**Directions**
From the listing below, copy each line that contains the word "departments".

**Data under study**
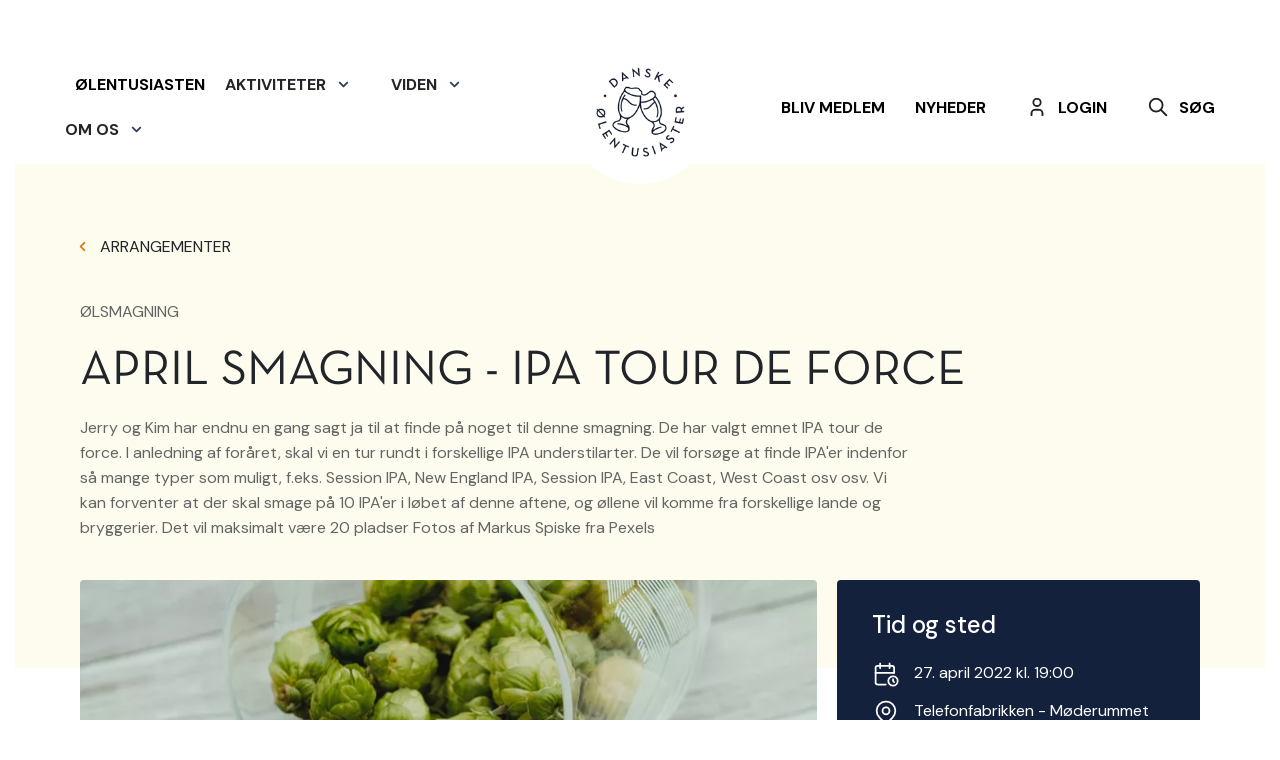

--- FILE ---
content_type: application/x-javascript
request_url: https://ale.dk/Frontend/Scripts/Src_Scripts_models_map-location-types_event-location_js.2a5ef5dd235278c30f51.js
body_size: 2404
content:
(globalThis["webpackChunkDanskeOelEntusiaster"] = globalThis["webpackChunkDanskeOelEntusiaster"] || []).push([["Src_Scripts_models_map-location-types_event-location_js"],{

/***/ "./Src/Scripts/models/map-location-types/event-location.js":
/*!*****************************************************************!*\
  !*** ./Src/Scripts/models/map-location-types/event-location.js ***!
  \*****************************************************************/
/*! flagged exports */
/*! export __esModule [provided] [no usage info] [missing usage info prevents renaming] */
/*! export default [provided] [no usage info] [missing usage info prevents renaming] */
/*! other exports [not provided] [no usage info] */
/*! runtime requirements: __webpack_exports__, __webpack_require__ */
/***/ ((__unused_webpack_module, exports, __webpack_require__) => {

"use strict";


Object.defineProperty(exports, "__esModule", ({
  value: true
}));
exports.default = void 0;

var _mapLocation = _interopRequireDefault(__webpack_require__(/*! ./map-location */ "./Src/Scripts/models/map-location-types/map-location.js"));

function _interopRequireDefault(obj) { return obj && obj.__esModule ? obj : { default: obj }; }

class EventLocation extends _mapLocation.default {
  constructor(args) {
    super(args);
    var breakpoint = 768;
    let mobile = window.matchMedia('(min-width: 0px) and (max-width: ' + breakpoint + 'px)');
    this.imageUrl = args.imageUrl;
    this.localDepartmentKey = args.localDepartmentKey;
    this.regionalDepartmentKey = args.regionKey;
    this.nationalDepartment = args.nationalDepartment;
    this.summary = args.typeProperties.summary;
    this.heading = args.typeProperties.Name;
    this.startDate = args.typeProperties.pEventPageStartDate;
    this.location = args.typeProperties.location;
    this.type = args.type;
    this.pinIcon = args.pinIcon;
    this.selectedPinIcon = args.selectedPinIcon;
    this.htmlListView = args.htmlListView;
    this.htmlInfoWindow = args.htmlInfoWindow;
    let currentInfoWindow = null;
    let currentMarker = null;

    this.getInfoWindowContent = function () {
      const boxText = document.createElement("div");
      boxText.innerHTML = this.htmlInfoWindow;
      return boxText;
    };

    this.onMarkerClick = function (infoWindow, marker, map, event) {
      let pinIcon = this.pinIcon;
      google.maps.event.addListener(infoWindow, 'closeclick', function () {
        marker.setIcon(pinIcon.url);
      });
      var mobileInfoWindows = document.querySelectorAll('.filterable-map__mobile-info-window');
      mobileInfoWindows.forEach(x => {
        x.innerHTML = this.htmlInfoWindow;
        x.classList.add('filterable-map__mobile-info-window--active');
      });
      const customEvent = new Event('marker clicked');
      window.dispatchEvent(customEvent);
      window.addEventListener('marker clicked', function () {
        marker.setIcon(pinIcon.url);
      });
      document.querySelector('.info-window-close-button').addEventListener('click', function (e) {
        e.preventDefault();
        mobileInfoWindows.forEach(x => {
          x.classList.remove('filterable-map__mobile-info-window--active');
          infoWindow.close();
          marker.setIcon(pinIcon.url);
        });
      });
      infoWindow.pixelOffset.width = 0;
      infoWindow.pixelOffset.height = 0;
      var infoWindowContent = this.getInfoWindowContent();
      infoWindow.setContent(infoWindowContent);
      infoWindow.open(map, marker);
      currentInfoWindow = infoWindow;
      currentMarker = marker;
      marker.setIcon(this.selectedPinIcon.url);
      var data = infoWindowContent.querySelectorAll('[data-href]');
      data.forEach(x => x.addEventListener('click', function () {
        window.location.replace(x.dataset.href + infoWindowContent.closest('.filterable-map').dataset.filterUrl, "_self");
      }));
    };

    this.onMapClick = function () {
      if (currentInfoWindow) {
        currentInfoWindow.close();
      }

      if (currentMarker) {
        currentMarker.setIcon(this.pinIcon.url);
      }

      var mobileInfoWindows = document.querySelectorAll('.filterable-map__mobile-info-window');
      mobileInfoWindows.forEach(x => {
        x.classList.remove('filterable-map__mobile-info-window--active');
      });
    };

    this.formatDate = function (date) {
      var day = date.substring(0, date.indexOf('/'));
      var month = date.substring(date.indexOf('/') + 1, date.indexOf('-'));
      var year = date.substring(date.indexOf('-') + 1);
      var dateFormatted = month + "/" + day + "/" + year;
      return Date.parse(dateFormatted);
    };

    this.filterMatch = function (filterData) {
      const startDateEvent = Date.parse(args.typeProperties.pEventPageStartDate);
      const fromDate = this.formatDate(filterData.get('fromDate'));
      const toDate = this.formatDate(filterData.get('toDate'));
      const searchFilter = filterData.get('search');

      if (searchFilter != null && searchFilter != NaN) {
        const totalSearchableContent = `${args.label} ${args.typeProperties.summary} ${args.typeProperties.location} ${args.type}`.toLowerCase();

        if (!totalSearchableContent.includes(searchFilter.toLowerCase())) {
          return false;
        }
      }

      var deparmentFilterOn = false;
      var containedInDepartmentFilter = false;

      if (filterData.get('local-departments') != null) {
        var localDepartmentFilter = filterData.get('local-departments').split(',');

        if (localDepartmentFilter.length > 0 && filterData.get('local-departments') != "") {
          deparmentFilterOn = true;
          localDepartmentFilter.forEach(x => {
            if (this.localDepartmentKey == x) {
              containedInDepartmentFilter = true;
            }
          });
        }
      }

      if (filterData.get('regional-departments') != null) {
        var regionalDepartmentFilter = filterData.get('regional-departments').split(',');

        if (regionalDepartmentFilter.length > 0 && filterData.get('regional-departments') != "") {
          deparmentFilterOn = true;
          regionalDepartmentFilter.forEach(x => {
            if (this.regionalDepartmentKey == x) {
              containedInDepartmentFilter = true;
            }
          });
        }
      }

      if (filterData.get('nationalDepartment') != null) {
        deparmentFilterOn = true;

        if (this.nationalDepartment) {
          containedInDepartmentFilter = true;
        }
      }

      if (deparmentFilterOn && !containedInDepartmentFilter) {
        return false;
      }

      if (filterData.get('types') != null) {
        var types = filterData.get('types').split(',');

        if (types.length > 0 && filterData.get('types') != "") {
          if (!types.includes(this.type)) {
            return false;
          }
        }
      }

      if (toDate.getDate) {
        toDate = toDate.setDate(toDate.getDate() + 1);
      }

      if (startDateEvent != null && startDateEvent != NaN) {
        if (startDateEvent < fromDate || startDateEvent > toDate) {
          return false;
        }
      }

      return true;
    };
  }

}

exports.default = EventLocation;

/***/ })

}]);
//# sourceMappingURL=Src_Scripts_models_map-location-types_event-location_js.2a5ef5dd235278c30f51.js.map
--
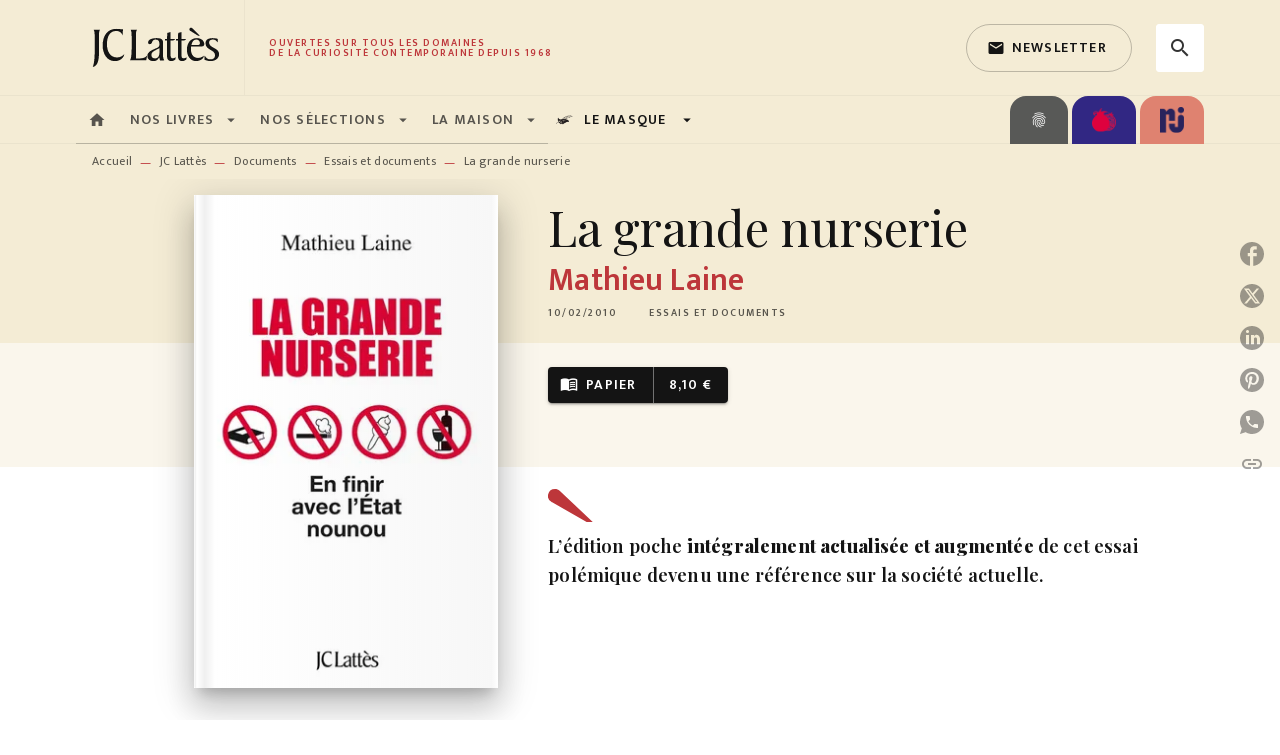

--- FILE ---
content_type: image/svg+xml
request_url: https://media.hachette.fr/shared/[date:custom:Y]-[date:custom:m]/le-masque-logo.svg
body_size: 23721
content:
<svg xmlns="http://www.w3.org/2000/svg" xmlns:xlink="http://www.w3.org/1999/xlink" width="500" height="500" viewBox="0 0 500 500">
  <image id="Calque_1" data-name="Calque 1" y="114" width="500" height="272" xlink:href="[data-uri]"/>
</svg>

**Exercise output**
      if (filterData.get('local-departments') != null) {
        var localDepartmentFilter = filterData.get('local-departments').split(',');
        if (localDepartmentFilter.length > 0 && filterData.get('local-departments') != "") {
      if (filterData.get('regional-departments') != null) {
        var regionalDepartmentFilter = filterData.get('regional-departments').split(',');
        if (regionalDepartmentFilter.length > 0 && filterData.get('regional-departments') != "") {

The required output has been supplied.